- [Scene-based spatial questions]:
· · ·

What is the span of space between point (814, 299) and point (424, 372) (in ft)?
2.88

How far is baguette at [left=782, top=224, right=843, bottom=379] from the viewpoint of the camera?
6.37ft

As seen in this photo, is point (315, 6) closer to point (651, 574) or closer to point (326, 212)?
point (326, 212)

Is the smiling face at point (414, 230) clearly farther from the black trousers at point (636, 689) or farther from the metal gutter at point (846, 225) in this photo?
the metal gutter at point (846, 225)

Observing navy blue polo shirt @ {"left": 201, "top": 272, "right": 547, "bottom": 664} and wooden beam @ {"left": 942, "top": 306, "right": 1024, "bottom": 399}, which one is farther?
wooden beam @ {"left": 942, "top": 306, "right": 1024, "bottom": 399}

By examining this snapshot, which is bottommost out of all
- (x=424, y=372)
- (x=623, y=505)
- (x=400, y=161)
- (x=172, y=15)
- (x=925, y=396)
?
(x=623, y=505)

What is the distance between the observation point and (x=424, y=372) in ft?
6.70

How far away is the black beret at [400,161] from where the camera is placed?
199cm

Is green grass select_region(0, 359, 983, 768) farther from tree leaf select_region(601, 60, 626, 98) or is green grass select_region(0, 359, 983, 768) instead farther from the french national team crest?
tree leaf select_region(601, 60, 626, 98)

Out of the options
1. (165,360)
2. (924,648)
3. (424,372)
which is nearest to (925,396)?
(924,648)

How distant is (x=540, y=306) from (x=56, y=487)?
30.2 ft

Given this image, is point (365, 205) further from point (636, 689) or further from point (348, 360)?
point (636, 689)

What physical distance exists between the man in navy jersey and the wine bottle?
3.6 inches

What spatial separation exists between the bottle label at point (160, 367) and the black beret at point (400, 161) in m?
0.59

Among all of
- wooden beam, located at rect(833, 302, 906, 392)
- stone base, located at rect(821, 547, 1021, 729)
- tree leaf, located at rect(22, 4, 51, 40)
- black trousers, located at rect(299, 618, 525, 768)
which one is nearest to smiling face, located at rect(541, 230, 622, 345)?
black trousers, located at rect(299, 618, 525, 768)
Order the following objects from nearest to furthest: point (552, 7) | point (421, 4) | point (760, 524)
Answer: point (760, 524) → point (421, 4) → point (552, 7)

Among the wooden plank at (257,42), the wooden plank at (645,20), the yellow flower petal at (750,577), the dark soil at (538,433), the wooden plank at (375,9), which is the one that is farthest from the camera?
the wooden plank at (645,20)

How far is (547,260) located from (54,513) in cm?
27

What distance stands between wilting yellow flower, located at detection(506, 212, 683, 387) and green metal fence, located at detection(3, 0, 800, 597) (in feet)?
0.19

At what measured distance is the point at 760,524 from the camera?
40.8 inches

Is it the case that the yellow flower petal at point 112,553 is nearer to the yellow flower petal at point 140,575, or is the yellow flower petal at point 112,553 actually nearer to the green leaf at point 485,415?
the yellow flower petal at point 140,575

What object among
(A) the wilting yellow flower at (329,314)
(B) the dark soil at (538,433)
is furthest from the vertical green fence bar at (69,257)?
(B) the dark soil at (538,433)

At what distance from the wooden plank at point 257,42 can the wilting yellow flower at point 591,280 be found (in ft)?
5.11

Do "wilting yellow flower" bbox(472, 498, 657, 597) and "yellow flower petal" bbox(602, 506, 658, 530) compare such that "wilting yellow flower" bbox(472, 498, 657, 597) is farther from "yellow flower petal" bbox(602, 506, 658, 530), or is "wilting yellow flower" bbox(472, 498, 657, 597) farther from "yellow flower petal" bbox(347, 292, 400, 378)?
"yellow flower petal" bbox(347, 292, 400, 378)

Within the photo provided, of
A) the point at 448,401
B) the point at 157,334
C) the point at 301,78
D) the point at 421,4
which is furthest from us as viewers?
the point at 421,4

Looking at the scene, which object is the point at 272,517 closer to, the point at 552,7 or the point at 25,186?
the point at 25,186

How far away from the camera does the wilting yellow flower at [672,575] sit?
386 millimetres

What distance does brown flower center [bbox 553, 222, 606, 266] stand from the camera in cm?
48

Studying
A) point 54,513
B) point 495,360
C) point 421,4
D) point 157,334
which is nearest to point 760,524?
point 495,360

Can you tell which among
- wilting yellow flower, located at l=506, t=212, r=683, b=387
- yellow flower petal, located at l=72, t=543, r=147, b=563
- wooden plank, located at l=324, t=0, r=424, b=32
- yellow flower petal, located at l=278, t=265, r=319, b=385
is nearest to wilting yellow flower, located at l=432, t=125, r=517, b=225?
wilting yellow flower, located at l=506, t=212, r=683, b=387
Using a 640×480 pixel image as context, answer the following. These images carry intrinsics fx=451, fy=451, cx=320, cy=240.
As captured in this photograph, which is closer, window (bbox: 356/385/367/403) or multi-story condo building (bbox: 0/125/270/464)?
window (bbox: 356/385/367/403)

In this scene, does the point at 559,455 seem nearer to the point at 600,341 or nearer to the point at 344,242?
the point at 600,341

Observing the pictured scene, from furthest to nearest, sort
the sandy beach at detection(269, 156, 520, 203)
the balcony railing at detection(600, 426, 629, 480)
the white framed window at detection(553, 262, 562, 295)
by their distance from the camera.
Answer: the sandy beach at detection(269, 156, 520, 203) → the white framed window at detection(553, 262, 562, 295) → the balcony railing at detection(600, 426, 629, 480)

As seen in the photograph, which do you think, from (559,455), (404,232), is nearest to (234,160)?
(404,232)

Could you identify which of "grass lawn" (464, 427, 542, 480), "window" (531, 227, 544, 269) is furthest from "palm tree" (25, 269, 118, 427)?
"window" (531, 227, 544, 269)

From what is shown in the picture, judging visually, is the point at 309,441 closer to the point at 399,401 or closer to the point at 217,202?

· · ·

- [Given task]:
Reproduce all of the data above verbatim, from the first line to the last.

- [Written answer]:
What is the span of space between point (814, 299) and point (424, 372) (in ft)?
2.88

How far is baguette at [left=782, top=224, right=843, bottom=379] from the viewpoint of the camera?
6.37ft

As seen in this photo, is point (315, 6) closer to point (651, 574) or closer to point (326, 212)?
point (326, 212)

Is the smiling face at point (414, 230) clearly farther from the black trousers at point (636, 689) or farther from the metal gutter at point (846, 225) in this photo?
the metal gutter at point (846, 225)

Observing navy blue polo shirt @ {"left": 201, "top": 272, "right": 547, "bottom": 664} and wooden beam @ {"left": 942, "top": 306, "right": 1024, "bottom": 399}, which one is farther?
wooden beam @ {"left": 942, "top": 306, "right": 1024, "bottom": 399}

By examining this snapshot, which is bottommost out of all
- (x=424, y=372)
- (x=623, y=505)
- (x=400, y=161)
- (x=172, y=15)
- (x=925, y=396)
?
(x=623, y=505)

What is the distance between the observation point and (x=424, y=372) in ft?
6.70

How far away is the black beret at [400,161] from where the camera is placed?
199cm

Is green grass select_region(0, 359, 983, 768) farther from tree leaf select_region(601, 60, 626, 98) or is green grass select_region(0, 359, 983, 768) instead farther from the french national team crest?
tree leaf select_region(601, 60, 626, 98)

Out of the options
1. (165,360)
2. (924,648)
3. (424,372)
which is nearest to (925,396)?
(924,648)

How distant is (x=540, y=306) from (x=56, y=487)?
30.2 ft

Given this image, is point (365, 205) further from point (636, 689) or further from point (348, 360)?
point (636, 689)

What physical distance exists between the man in navy jersey and the wine bottle?
3.6 inches

What spatial separation exists between the bottle label at point (160, 367) and the black beret at point (400, 161) in m?
0.59

Among all of
- wooden beam, located at rect(833, 302, 906, 392)
- stone base, located at rect(821, 547, 1021, 729)
- tree leaf, located at rect(22, 4, 51, 40)
- black trousers, located at rect(299, 618, 525, 768)
which one is nearest to smiling face, located at rect(541, 230, 622, 345)?
black trousers, located at rect(299, 618, 525, 768)
Order the following objects from nearest to furthest: point (552, 7) | point (421, 4) | point (760, 524)
Answer: point (760, 524) → point (421, 4) → point (552, 7)

Among the wooden plank at (257,42), the wooden plank at (645,20), the yellow flower petal at (750,577), the dark soil at (538,433), the wooden plank at (375,9), which is the one that is farthest from the camera?
the wooden plank at (645,20)

How far is (547,260) located from (54,513) in cm?
27

What distance stands between wilting yellow flower, located at detection(506, 212, 683, 387) and green metal fence, located at detection(3, 0, 800, 597) (in feet)?
0.19

At what measured distance is the point at 760,524 from the camera?
40.8 inches

Is it the case that the yellow flower petal at point 112,553 is nearer to the yellow flower petal at point 140,575, or is the yellow flower petal at point 112,553 actually nearer to the green leaf at point 485,415?
the yellow flower petal at point 140,575

What object among
(A) the wilting yellow flower at (329,314)
(B) the dark soil at (538,433)
is furthest from the vertical green fence bar at (69,257)?
(B) the dark soil at (538,433)

At what distance from the wooden plank at point 257,42 can the wilting yellow flower at point 591,280 be found (in ft)?
5.11

Do "wilting yellow flower" bbox(472, 498, 657, 597) and "yellow flower petal" bbox(602, 506, 658, 530) compare such that "wilting yellow flower" bbox(472, 498, 657, 597) is farther from "yellow flower petal" bbox(602, 506, 658, 530), or is "wilting yellow flower" bbox(472, 498, 657, 597) farther from "yellow flower petal" bbox(347, 292, 400, 378)?
"yellow flower petal" bbox(347, 292, 400, 378)

Within the photo provided, of
A) the point at 448,401
B) the point at 157,334
C) the point at 301,78
D) the point at 421,4
which is furthest from us as viewers?
the point at 421,4

Looking at the scene, which object is the point at 272,517 closer to, the point at 552,7 or the point at 25,186?
the point at 25,186

How far away from the camera does the wilting yellow flower at [672,575] sit?
386 millimetres

What distance does brown flower center [bbox 553, 222, 606, 266] stand from the camera in cm?
48

Studying
A) point 54,513
B) point 495,360
C) point 421,4
D) point 157,334
which is nearest to point 760,524?
point 495,360

Can you tell which among
- wilting yellow flower, located at l=506, t=212, r=683, b=387
- yellow flower petal, located at l=72, t=543, r=147, b=563
- wooden plank, located at l=324, t=0, r=424, b=32
- yellow flower petal, located at l=278, t=265, r=319, b=385
is nearest to wilting yellow flower, located at l=432, t=125, r=517, b=225?
wilting yellow flower, located at l=506, t=212, r=683, b=387
Using a 640×480 pixel image as context, answer the following. These images carry intrinsics fx=451, fy=451, cx=320, cy=240.
As captured in this photograph, which is closer, window (bbox: 356/385/367/403) or multi-story condo building (bbox: 0/125/270/464)?
window (bbox: 356/385/367/403)

In this scene, does the point at 559,455 seem nearer to the point at 600,341 or nearer to the point at 344,242?
the point at 600,341

Observing the pictured scene, from furthest to nearest, sort
the sandy beach at detection(269, 156, 520, 203)
the balcony railing at detection(600, 426, 629, 480)
the white framed window at detection(553, 262, 562, 295)
by their distance from the camera.
Answer: the sandy beach at detection(269, 156, 520, 203) → the white framed window at detection(553, 262, 562, 295) → the balcony railing at detection(600, 426, 629, 480)

As seen in the photograph, which do you think, from (559,455), (404,232), is nearest to (234,160)?
(404,232)

Could you identify which of "grass lawn" (464, 427, 542, 480), "window" (531, 227, 544, 269) is furthest from "palm tree" (25, 269, 118, 427)?
"window" (531, 227, 544, 269)

From what is shown in the picture, judging visually, is the point at 309,441 closer to the point at 399,401 or closer to the point at 217,202?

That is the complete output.